Par Emmanuel Prezeau, département d’histoire, Institut d’études et de recherches africaines d’Haïti (IERAH), Université d’État d’Haïti (UEH)
Considérées comme les deux ailes d’un même oiseau, les Républiques Dominicaine et d’Haïti partagent une seule île et devraient chercher des stratégies pour arriver à une cohabitation paisible et complémentaire. Séparée par un peu plus de 300 km de frontière, la République Dominicaine a un niveau de vie considérablement plus élevé que celui d’Haïti, ce qui fait d’elle l’une des premières destinations des Haïtiens.nes fuyant la pauvreté. Pour pallier ce problème de migration les dirigeants dominicains ont mis sur pied un ensemble de stratégies en vue d’empêcher l’intégration des Haïtiens.nes, et la propagation de leur culture dans la société dominicaine. Parmi ces stratégies, figure l’adoption et la publication de l’arrêt TC/0168-13 en 2013 dont le but est de dénationaliser les Dominicains d’origine haïtienne et le lancement de la construction, le 20 février 2022, d’un mur de 170km par le gouvernement dominicain le long de la frontière avec Haïti, en vue de stopper la migration clandestine des Haïtiens.nes fuyant l’insécurité et la misère.
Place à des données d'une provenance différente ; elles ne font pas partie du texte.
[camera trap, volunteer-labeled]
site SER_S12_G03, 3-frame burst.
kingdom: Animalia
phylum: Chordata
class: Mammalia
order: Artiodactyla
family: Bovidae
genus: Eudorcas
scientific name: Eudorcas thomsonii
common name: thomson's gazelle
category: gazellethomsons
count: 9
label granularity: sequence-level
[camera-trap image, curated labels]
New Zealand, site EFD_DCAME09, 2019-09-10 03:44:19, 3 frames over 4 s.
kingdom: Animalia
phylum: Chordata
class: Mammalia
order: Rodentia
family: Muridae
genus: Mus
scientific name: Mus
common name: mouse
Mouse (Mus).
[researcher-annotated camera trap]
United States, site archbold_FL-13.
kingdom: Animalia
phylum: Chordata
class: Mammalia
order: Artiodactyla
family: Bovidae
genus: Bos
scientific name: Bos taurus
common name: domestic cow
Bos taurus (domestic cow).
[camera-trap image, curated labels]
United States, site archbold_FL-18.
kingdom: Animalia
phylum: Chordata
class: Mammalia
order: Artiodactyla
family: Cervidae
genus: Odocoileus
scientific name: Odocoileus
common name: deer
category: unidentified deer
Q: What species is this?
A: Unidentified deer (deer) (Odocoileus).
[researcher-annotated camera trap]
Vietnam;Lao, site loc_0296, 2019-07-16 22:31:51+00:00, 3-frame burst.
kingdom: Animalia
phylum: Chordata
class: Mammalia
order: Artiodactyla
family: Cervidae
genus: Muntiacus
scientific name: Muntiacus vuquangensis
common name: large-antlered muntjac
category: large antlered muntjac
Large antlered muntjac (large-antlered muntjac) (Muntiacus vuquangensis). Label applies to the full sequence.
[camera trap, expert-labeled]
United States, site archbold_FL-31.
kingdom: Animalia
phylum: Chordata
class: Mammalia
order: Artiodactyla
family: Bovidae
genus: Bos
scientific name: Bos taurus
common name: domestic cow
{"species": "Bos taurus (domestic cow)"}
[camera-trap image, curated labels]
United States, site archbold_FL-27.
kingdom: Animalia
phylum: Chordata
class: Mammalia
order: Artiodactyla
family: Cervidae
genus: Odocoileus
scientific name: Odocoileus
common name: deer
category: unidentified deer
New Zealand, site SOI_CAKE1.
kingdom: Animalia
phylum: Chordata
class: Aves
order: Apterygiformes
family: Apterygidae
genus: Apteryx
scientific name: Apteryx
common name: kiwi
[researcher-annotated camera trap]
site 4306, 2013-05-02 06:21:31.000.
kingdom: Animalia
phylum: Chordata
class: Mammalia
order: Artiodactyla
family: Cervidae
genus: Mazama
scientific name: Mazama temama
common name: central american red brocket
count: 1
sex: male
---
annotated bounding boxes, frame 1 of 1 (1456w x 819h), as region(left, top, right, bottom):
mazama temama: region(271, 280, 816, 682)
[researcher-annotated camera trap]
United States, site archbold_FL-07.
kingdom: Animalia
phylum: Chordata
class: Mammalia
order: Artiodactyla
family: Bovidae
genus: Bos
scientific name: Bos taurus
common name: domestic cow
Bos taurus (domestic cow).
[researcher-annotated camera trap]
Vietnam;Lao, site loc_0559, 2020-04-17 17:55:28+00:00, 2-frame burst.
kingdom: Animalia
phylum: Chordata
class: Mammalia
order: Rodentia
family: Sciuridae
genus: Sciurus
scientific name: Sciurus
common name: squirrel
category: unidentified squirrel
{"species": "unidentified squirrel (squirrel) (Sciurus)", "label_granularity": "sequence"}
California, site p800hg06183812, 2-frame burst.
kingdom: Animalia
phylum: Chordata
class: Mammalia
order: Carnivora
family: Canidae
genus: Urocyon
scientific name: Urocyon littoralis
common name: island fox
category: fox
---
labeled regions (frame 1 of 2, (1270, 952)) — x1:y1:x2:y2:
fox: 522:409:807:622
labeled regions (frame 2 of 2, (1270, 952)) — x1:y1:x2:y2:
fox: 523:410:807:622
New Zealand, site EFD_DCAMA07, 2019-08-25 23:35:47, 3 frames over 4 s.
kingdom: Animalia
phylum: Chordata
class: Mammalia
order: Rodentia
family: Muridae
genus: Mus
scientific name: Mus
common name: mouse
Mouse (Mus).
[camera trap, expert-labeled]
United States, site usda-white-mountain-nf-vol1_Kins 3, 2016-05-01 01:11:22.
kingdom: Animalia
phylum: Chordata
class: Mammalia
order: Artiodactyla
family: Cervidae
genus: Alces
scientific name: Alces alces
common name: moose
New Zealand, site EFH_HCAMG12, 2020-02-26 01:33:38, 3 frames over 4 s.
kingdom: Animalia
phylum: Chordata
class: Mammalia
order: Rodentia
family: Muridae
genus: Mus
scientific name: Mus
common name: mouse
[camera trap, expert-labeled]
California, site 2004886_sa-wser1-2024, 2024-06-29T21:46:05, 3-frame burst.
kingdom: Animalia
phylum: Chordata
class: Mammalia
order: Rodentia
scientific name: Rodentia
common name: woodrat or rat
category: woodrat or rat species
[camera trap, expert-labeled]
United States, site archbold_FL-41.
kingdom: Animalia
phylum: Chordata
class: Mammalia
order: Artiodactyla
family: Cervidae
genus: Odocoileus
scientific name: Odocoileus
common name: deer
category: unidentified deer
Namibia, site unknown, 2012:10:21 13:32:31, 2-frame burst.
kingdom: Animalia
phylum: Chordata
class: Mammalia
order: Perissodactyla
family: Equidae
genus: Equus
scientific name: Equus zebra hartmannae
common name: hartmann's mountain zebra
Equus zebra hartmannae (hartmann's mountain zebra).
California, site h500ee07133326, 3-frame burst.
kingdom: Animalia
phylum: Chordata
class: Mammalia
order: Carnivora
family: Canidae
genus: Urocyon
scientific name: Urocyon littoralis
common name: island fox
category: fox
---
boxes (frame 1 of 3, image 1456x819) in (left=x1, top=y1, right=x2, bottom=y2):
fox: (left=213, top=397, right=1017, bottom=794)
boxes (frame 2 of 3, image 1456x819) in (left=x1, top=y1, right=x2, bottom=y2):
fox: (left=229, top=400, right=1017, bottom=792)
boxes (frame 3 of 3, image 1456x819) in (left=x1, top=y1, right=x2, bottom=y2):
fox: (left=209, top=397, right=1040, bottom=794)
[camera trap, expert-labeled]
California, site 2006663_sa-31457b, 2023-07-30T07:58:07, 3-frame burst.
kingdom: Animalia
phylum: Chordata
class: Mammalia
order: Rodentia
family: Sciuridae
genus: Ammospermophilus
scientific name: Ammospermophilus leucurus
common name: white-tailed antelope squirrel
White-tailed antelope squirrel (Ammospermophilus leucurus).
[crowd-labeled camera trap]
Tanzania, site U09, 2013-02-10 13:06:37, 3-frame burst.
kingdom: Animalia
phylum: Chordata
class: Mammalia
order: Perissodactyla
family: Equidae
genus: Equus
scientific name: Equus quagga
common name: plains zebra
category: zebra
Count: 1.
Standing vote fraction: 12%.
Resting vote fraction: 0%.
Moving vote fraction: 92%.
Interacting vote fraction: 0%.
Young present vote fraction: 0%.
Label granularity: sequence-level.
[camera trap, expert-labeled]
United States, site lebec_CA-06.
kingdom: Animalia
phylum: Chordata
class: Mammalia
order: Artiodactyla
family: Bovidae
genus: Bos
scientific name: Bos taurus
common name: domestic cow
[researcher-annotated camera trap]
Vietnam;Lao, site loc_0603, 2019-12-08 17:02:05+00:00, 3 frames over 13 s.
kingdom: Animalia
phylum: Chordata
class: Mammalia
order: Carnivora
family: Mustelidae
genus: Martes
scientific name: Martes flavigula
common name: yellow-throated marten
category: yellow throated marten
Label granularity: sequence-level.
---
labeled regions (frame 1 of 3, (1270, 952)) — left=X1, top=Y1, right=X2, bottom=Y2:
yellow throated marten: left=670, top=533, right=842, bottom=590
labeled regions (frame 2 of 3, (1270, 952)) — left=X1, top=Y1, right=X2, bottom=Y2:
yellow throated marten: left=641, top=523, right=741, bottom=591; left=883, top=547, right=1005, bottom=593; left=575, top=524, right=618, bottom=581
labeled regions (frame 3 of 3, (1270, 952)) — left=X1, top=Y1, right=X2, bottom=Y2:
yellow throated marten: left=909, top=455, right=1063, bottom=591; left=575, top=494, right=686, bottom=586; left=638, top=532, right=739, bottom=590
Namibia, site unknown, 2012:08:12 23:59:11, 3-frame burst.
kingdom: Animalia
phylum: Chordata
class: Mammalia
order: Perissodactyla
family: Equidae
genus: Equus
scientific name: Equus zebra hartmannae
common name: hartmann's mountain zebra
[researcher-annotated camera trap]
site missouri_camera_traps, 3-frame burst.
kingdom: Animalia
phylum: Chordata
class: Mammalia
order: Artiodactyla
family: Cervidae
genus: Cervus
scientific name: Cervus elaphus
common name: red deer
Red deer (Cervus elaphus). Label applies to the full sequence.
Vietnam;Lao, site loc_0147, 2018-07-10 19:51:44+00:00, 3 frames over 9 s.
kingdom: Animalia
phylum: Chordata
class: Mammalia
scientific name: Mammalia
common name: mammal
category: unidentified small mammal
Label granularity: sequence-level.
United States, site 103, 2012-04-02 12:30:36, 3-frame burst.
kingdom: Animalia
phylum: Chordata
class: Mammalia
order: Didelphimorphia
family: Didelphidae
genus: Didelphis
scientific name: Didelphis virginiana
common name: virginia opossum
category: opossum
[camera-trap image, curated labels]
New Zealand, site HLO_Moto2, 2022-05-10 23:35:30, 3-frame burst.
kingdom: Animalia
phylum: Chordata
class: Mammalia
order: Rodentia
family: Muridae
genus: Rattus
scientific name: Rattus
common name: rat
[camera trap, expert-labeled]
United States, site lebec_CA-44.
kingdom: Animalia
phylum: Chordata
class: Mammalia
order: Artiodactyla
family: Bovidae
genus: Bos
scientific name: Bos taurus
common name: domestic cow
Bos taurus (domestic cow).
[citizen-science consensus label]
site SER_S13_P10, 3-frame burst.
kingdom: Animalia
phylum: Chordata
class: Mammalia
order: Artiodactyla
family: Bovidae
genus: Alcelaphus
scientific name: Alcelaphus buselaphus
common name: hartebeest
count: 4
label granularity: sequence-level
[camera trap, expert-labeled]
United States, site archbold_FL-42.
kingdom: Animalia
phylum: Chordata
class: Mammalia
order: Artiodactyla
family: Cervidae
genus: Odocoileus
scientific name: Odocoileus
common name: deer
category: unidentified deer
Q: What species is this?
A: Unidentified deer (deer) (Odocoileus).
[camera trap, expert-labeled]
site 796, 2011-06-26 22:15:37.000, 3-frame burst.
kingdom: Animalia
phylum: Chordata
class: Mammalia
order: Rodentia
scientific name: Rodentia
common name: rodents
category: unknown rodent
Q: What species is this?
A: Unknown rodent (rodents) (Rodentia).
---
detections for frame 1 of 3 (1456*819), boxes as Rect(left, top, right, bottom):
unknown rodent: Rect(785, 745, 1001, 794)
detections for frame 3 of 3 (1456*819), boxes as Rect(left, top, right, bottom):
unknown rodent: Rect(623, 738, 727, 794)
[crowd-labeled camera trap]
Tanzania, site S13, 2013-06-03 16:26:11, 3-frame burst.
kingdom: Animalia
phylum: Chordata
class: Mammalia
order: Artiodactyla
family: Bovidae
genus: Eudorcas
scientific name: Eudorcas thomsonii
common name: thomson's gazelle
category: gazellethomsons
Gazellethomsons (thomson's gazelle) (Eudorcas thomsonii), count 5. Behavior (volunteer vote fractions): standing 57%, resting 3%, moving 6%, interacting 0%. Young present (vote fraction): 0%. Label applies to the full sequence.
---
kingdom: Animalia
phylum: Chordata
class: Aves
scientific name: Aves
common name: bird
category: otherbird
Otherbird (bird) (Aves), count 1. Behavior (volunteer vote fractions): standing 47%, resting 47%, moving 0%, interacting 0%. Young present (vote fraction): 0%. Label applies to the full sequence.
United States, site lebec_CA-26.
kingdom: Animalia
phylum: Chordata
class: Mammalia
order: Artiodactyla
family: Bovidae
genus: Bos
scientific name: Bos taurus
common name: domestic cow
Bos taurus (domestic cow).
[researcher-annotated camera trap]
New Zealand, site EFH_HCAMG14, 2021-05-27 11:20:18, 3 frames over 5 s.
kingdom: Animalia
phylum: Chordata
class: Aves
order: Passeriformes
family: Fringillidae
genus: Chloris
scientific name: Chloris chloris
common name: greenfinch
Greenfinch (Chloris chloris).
Ainsi, cet article propose de mettre en lumière le cheminement historique de l’institutionnalisation de l’anti-haïtianisme en République Dominicaine entre 1929 et 2015.
L’anti-haïtianisme a commencé à être propagé parmi les classes populaires qu’à partir de la période d’industrialisation sucrière et de la culture de la canne, au début du 20e siècle[1]. Ainsi, la propagation de l’anti-haïtianisme crée un sentiment de rejet de l’un et de l’autre peuple chez certains groupes nationalistes dans les deux républiques. Il faut noter qu’en République Dominicaine des actes racistes anti-haïtiens ont été recensés tout au long du 20e siècle, surtout après la délimitation frontalière de 1929. Ces actes de répressions racistes débutent avec le massacre des Haïtiens.nes et de certains Dominicains.nes noirs.es en octobre 1937. Notons aussi les déportations massives en violation des droits humains vers la fin des années 1990. Ainsi, en décembre 1999, les deux gouvernements ont signé un accord sur les mécanismes de rapatriement. Mais malgré cela, au début des années 2000, l’anti-haïtianisme prend une autre dimension. Durant les deux premières décennies du 21e siècle, les Dominicains.nes ont non seulement continué avec les déportations massives ne respectant pas les droits humains, mais aussi des ressortissants.es haïtiens.nes ont été victimes de violences organisées, tués.es ou chassés.es de la République Dominicaine. Puis, dans l’idée d’extrémiser de plus en plus l’anti-haïtianisme et de l’institutionnaliser, un arrêt a été soumis par la présidence dominicaine et adopté par le tribunal constitutionnel en septembre 2013, dénationalisant environ 250 000 Dominicains.nes d’origine haïtienne qui ont acquis la nationalité dominicaine depuis 1929.